» **Material shown**:
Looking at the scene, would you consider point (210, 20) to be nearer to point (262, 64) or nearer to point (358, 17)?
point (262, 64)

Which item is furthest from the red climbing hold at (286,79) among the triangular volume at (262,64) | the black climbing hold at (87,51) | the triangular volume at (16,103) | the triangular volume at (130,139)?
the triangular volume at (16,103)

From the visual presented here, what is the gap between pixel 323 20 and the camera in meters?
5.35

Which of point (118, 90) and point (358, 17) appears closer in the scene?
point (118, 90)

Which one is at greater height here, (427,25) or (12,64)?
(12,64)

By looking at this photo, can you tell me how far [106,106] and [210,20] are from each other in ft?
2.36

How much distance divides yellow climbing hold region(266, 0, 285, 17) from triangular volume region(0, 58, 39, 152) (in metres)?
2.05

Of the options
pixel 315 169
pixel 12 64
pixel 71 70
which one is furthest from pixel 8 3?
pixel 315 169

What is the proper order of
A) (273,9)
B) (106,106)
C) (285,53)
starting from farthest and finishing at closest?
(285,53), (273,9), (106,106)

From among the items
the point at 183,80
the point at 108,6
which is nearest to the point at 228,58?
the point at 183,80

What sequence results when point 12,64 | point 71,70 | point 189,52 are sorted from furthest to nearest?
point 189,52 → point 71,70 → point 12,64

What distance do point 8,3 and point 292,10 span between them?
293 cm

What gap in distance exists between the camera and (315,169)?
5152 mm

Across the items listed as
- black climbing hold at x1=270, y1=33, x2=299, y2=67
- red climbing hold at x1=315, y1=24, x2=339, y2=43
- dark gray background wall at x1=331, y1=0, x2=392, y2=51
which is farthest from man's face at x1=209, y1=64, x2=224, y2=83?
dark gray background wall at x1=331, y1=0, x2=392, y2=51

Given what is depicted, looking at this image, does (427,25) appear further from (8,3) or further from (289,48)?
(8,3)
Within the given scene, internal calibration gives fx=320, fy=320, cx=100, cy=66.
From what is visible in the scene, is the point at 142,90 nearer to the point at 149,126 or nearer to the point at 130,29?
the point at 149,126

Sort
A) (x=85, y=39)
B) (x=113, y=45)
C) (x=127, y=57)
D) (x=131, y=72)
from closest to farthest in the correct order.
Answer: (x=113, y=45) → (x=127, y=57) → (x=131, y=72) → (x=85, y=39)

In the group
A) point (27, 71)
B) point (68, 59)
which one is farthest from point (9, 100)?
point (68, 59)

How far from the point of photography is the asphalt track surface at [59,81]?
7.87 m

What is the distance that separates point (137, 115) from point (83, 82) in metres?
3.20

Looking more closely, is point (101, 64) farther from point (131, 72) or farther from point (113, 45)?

» **Given exercise**:
In the listing, from the line containing "Within the given" through the end of the listing, both ends included, replace "farthest" with "furthest" and give only those lines, with everything else left unchanged.

» **Reply**:
Within the given scene, internal calibration gives fx=320, fy=320, cx=100, cy=66.
From what is visible in the scene, is the point at 142,90 nearer to the point at 149,126 or nearer to the point at 130,29?
the point at 149,126

Sort
A) (x=85, y=39)
B) (x=113, y=45)
C) (x=127, y=57)
D) (x=131, y=72)
from closest to furthest in the correct order.
Answer: (x=113, y=45) → (x=127, y=57) → (x=131, y=72) → (x=85, y=39)

In the group
A) point (27, 71)
B) point (68, 59)
which one is furthest from point (9, 100)?
point (68, 59)

How far from the point of photography is the asphalt track surface at [59,81]?
7.87 m

What is the distance that separates point (137, 115) from point (83, 82) in metres?
3.20

Looking more closely, is point (101, 64) farther from point (131, 72) or farther from point (113, 45)?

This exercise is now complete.